[start Supplied material]
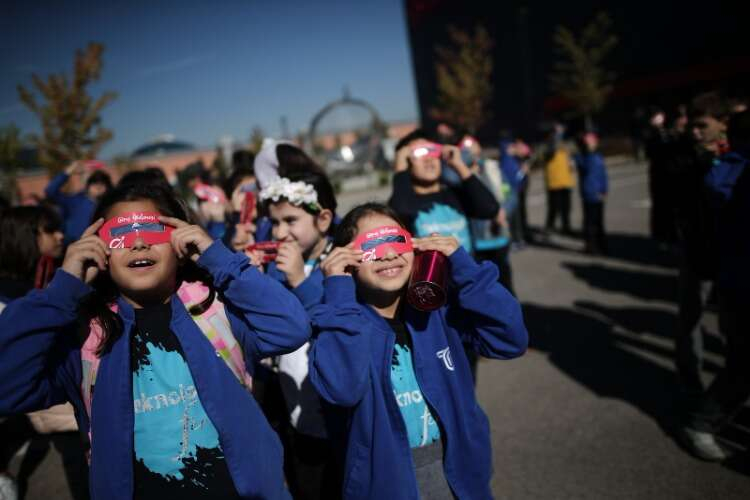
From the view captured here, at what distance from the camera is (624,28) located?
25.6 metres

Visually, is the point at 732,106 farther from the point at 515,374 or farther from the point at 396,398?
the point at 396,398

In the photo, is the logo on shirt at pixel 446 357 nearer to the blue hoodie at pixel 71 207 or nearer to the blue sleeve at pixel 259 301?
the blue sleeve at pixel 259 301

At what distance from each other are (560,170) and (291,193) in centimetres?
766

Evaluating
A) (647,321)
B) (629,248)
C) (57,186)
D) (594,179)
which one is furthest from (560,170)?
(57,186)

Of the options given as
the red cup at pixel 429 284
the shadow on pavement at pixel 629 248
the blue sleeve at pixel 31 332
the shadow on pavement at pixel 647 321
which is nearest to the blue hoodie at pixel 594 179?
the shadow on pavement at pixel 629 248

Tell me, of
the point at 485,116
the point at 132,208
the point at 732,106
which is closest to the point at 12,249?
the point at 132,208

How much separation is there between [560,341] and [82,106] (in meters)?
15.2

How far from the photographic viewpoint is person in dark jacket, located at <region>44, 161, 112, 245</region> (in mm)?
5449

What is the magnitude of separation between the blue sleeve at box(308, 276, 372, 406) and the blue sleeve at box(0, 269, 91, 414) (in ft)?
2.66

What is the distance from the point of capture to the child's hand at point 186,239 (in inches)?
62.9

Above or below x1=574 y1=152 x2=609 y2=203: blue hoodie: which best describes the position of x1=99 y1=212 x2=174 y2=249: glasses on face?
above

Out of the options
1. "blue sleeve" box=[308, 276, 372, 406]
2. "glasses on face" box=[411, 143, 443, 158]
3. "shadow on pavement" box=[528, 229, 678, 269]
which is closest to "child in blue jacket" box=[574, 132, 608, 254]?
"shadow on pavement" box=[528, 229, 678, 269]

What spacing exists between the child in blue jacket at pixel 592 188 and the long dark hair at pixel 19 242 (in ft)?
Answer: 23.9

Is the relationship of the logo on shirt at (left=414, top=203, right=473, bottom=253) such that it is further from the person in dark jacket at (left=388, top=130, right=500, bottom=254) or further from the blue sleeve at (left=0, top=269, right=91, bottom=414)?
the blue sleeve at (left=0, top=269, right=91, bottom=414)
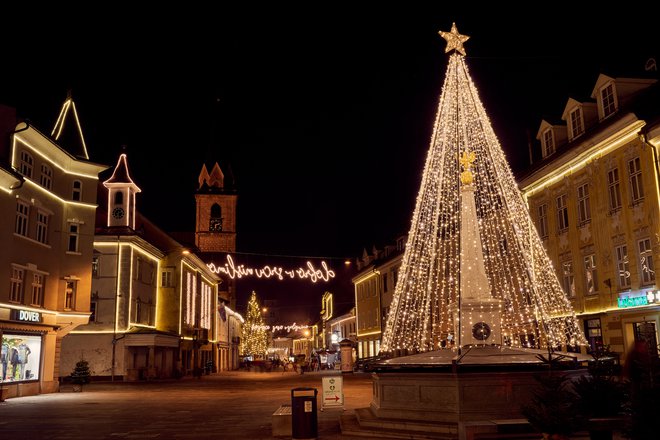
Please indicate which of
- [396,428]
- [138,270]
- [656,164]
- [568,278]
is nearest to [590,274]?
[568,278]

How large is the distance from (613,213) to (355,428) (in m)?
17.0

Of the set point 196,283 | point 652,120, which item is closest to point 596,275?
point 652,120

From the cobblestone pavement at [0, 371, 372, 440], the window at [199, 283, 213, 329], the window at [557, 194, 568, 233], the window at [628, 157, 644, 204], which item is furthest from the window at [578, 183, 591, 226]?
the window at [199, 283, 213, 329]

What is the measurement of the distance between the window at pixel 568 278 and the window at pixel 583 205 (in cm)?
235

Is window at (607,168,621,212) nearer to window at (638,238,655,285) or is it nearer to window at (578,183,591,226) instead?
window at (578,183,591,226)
[end Supplied material]
» **Request**
Copy all of the entries above verbatim, leaving out the pictures.

» **Exercise solution**
From the view captured here, at what distance from the camera is (624,28) located?
25.6 metres

Visually, is the point at 732,106 farther from the point at 515,374 or farther from the point at 396,398?
the point at 396,398

In the photo, is the logo on shirt at pixel 446 357 nearer to the blue hoodie at pixel 71 207 or nearer to the blue sleeve at pixel 259 301?
the blue sleeve at pixel 259 301

At what distance from each other are (560,170) and (291,193) in centimetres?
766

Evaluating
A) (647,321)
B) (629,248)
C) (57,186)
D) (594,179)
which one is furthest from (560,170)?
(57,186)

Of the options given as
the red cup at pixel 429 284
the shadow on pavement at pixel 629 248
the blue sleeve at pixel 31 332
the shadow on pavement at pixel 647 321
which is nearest to the blue hoodie at pixel 594 179?
the shadow on pavement at pixel 629 248

Tell me, of
the point at 485,116
the point at 132,208
the point at 732,106
which is closest to the point at 12,249?
the point at 132,208

How much separation is there between [560,341] and [82,106] (in meters)?
15.2

How far from the photographic viewpoint is person in dark jacket, located at <region>44, 161, 112, 245</region> (in mm)?
5449

What is the magnitude of separation between the blue sleeve at box(308, 276, 372, 406) and the blue sleeve at box(0, 269, 91, 414) (in ft)?
2.66

What is the distance from the point of capture to the child's hand at point 186,239 (in inches)?
62.9

Above or below x1=574 y1=152 x2=609 y2=203: blue hoodie: which best describes the position of x1=99 y1=212 x2=174 y2=249: glasses on face?
above

Out of the options
1. "blue sleeve" box=[308, 276, 372, 406]
2. "glasses on face" box=[411, 143, 443, 158]
3. "shadow on pavement" box=[528, 229, 678, 269]
which is closest to "child in blue jacket" box=[574, 132, 608, 254]?
"shadow on pavement" box=[528, 229, 678, 269]

What spacing exists between the child in blue jacket at pixel 592 188 and the long dark hair at pixel 19 242 (in ft)?
Answer: 23.9

Is the relationship of the logo on shirt at (left=414, top=203, right=473, bottom=253) such that it is further from the person in dark jacket at (left=388, top=130, right=500, bottom=254) or further from the blue sleeve at (left=0, top=269, right=91, bottom=414)?
the blue sleeve at (left=0, top=269, right=91, bottom=414)
Please indicate which of
- [396,428]
- [138,270]
- [656,164]
- [568,278]
is nearest to [590,274]?
[568,278]

How large is the distance from (613,213) to (355,428) (in m)?
17.0

Of the set point 196,283 | point 652,120, which item is closest to point 596,275?
point 652,120

From the cobblestone pavement at [0, 371, 372, 440], the window at [199, 283, 213, 329], the window at [557, 194, 568, 233], the window at [628, 157, 644, 204], which item is furthest from the window at [578, 183, 591, 226]?
the window at [199, 283, 213, 329]

What is the measurement of the distance between the window at pixel 568 278 and the window at pixel 583 205 (in cm)?
235

Is window at (607,168,621,212) nearer to window at (638,238,655,285) or is it nearer to window at (578,183,591,226) instead?
window at (578,183,591,226)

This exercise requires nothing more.